> _TAREFAS_
A: Imprima o trecho do texto sobre os carros e seus donos que vai de "Alguns motoristas mantêm" até "espaço de tempo.", incluindo este último.
B: Por favor, dê a continuação do texto sobre os carros e seus donos a partir do ponto em que ele para.

> _TRECHO FORNECIDO_
--

Por Ricardo Coelho dos Santos*
Não sei se algum entendido já citou que um automóvel se converte no microcosmo particular do seu proprietário, que, na maioria esmagadora das vezes, é o próprio motorista do veículo.
Vamos começar.
Alguns motoristas mantêm seus carros impecáveis, sempre brilhantes, tendo ojeriza à menor mancha que venha a aparecer na sua pintura. Outros, proprietários de utilitários com tração nas quatro rodas, mostram orgulhosos que possuem um bloco de lama ambulante, que, de vez em quando, recebem uma rápida ducha d´água, revelando suas cores originais por um curto espaço de tempo.
Temos, também, os que mantém os interiores dos seus microcosmos com uma organização impecável, digna de uma biblioteca. Outros, não se incomodam em fazer seus caronas disputarem seus lugares com revistas e peças de roupas, algumas até íntimas, pertencentes a alguém do sexo oposto. Alguém já parou para pensar sobre isso?
Os mais interessantes são os que enfeitam esses interiores. Geralmente, são da turma dos organizados e fazem seus veículos portadores dos designs mais risíveis possíveis. São carros com bancos forrados com algo roxo, felpudo, ou mesmo com uma luz negra ou aparelhos de televisão ligados, com bonecos que balançam a cabeça colocados nos painéis da frente ou uma mãozinha dando “tchau” no para-brisas traseiro, além de fofíssimos bichinhos de pelúcia deitados, para a contemplação dos motoristas que vêm atrás, que podem ver também seus olhos brilharem luzes vermelhas quando o freio é acionado.

--

> _DADOS BRUTOS_

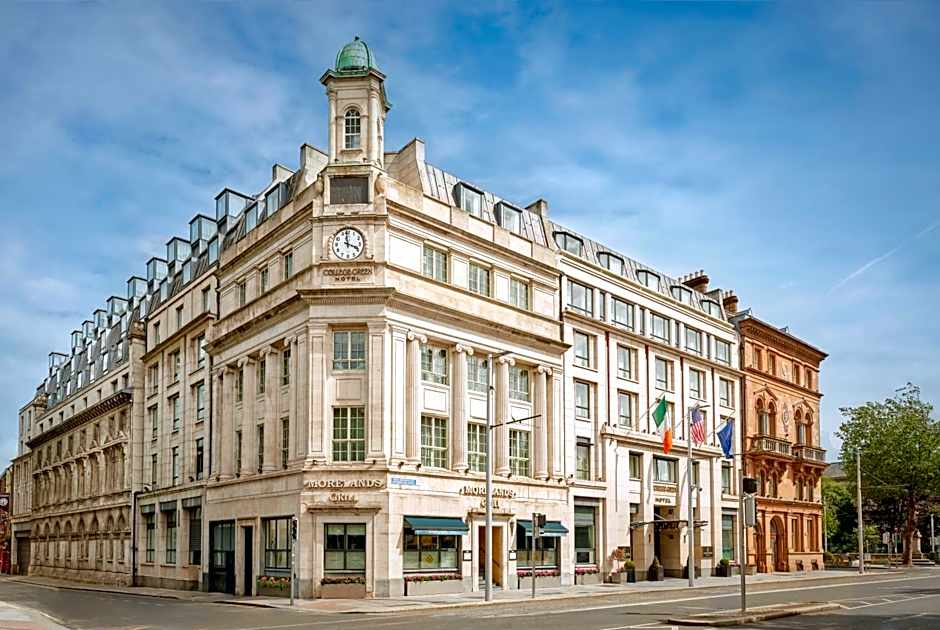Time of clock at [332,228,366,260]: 3:58
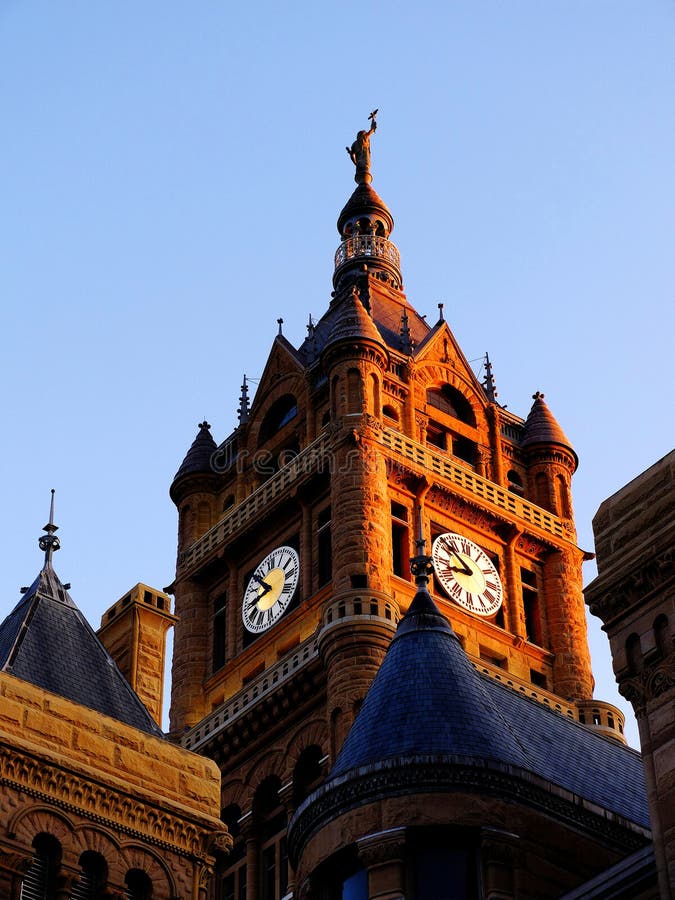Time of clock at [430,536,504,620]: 8:52
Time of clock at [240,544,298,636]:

--

> _RESULTADOS_
A:
Alguns motoristas mantêm seus carros impecáveis, sempre brilhantes, tendo ojeriza à menor mancha que venha a aparecer na sua pintura. Outros, proprietários de utilitários com tração nas quatro rodas, mostram orgulhosos que possuem um bloco de lama ambulante, que, de vez em quando, recebem uma rápida ducha d´água, revelando suas cores originais por um curto espaço de tempo.

B:
Alguns desses assessórios são irregulares, mas ainda são encontrados em vários veículos de transporte pelo Brasil afora. Geralmente, usados por motoristas de caminhão, mas vários condutores de automóveis e camionetes também adotam esses peculiares costumes.
Alvos de duros preconceitos, os piadistas de plantão e os críticos oportunistas não perdoam esses comportamentos. Pura implicância gratuita. Essas pessoas vivem na deles, não incomodam ninguém, gostam dos adornos gritantes, diferentes, alguns até raros e curiosos, irregulares ou não, sem ofender a ninguém mais que o bom gosto e algumas legislações quebradas, só mesmo percebidas por zelosos policiais.
Mas o assunto da nossa matéria é outro tipo de motorista que também vive dentro do seu mundo particular, porém ameaçando o dos outros. São os que dirigem como se fossem os únicos do mundo com direito a dirigirem, e os demais que se danem. Vamos ver o que se pode reparar por aí!
Chamamos de “piloto de avião” não aquele que dirige na velocidade das aeronaves, mas sim, o que anda com a faixa da estrada ou da rua entre as rodas de bombordo e boreste, como se faz com as aeronaves nas pistas de pouso. Dirigindo sobre a faixa, não se sabe qual a pista que será ocupada e quem quer ultrapassar se atrapalha, sem saber qual o lado seguir.
O “sou importante” é como chamamos o apressado. Arranca muitas vezes antes do sinal ficar verde, fecha todos os motoristas se enfiando entre os espaços de segurança, buzina a todo instante pedindo aos demais andarem acima da velocidade permitida e ultrapassa pelo acostamento. Geralmente, voa baixo, mas crava o freio diante de um radar, passando a andar mais lentamente que uma tartaruga, obrigando quem está atrás a frear, mesmo na velocidade regulamentar. Deve ser a única pessoa do mundo que não pode chegar atrasada. Possui desejos de instalar uma sirene, convertendo o carro em viatura.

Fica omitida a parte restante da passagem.